(Source data)
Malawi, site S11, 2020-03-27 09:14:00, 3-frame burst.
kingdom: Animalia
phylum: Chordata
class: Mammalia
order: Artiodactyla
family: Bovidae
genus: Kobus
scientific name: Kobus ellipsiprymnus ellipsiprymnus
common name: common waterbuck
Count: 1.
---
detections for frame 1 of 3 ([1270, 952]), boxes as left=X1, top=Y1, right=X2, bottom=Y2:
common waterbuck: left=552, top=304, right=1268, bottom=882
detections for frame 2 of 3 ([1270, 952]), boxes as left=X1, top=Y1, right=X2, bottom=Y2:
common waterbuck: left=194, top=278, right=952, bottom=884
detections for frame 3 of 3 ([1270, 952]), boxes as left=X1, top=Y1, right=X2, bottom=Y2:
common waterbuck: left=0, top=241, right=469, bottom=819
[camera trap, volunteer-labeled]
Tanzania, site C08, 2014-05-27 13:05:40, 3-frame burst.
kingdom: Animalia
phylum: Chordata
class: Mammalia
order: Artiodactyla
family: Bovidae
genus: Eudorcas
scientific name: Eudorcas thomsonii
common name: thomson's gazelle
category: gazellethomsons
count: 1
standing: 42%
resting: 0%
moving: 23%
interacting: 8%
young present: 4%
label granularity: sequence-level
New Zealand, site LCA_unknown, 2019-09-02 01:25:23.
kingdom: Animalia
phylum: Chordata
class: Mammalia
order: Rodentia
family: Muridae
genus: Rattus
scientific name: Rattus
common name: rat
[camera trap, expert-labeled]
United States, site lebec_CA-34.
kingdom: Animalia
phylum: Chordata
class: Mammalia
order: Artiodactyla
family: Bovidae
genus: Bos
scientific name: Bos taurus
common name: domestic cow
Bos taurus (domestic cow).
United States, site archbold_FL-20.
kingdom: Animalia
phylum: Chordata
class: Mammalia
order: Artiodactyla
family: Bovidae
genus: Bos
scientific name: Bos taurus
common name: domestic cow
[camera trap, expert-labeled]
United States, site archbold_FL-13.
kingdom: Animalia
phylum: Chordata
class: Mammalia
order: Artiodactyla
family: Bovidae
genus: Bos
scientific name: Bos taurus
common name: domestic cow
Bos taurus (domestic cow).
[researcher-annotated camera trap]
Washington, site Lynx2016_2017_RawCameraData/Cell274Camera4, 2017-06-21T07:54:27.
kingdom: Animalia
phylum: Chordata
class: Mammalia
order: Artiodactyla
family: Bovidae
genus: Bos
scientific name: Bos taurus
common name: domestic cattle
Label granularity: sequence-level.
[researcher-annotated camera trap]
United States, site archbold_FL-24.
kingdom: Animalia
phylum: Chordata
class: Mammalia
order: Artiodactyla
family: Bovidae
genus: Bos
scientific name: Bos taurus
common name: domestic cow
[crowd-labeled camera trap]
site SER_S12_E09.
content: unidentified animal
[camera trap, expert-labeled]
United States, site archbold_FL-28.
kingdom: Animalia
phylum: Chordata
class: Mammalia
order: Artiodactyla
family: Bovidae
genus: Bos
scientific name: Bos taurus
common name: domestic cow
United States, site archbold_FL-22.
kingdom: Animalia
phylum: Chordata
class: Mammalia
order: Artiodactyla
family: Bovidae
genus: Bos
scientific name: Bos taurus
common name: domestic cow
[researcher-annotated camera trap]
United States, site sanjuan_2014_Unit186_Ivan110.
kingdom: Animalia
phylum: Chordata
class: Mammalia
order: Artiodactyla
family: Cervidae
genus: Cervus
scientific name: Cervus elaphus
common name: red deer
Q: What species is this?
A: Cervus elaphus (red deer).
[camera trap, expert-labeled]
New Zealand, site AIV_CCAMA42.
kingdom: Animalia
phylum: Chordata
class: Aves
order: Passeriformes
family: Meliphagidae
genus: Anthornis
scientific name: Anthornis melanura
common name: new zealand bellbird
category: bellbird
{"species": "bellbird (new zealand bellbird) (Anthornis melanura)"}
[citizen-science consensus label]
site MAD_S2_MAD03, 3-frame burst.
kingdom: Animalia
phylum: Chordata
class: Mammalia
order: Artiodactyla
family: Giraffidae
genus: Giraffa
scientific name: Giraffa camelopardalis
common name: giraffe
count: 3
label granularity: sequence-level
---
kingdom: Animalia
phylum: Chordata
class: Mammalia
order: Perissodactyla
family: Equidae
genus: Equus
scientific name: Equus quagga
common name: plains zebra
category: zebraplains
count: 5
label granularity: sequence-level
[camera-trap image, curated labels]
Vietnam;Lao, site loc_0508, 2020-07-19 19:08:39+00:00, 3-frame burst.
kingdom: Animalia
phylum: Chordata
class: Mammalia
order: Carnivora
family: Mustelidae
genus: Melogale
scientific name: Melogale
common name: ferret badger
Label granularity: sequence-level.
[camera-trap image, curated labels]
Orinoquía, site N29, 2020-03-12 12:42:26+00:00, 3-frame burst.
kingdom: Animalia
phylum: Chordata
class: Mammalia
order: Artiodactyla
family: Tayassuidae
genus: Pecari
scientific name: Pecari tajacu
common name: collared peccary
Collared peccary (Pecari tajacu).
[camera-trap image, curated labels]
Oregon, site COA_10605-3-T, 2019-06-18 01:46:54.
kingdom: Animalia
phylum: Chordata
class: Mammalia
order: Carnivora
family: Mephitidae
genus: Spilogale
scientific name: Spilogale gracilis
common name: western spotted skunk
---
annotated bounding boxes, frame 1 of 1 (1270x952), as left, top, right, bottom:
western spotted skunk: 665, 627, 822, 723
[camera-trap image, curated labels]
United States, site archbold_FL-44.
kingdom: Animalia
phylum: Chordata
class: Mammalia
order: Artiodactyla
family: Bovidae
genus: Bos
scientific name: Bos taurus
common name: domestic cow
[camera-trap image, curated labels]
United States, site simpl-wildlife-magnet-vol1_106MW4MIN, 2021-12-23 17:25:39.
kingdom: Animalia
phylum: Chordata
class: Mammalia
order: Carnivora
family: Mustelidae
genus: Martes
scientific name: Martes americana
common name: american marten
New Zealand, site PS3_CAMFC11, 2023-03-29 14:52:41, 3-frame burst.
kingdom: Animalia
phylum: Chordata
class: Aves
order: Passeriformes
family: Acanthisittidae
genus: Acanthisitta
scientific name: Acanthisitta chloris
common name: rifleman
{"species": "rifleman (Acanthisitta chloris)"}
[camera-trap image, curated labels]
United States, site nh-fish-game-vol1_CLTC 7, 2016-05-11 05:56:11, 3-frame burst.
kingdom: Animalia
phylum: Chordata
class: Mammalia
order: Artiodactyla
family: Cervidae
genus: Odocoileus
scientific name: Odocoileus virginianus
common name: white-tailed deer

• [PROBLEM REQUIREMENTS]
Find the lines above holding the word "burst" and show them.

• [RESPONSE TO THIS TASK]
Malawi, site S11, 2020-03-27 09:14:00, 3-frame burst.
Tanzania, site C08, 2014-05-27 13:05:40, 3-frame burst.
site MAD_S2_MAD03, 3-frame burst.
Vietnam;Lao, site loc_0508, 2020-07-19 19:08:39+00:00, 3-frame burst.
Orinoquía, site N29, 2020-03-12 12:42:26+00:00, 3-frame burst.
New Zealand, site PS3_CAMFC11, 2023-03-29 14:52:41, 3-frame burst.
United States, site nh-fish-game-vol1_CLTC 7, 2016-05-11 05:56:11, 3-frame burst.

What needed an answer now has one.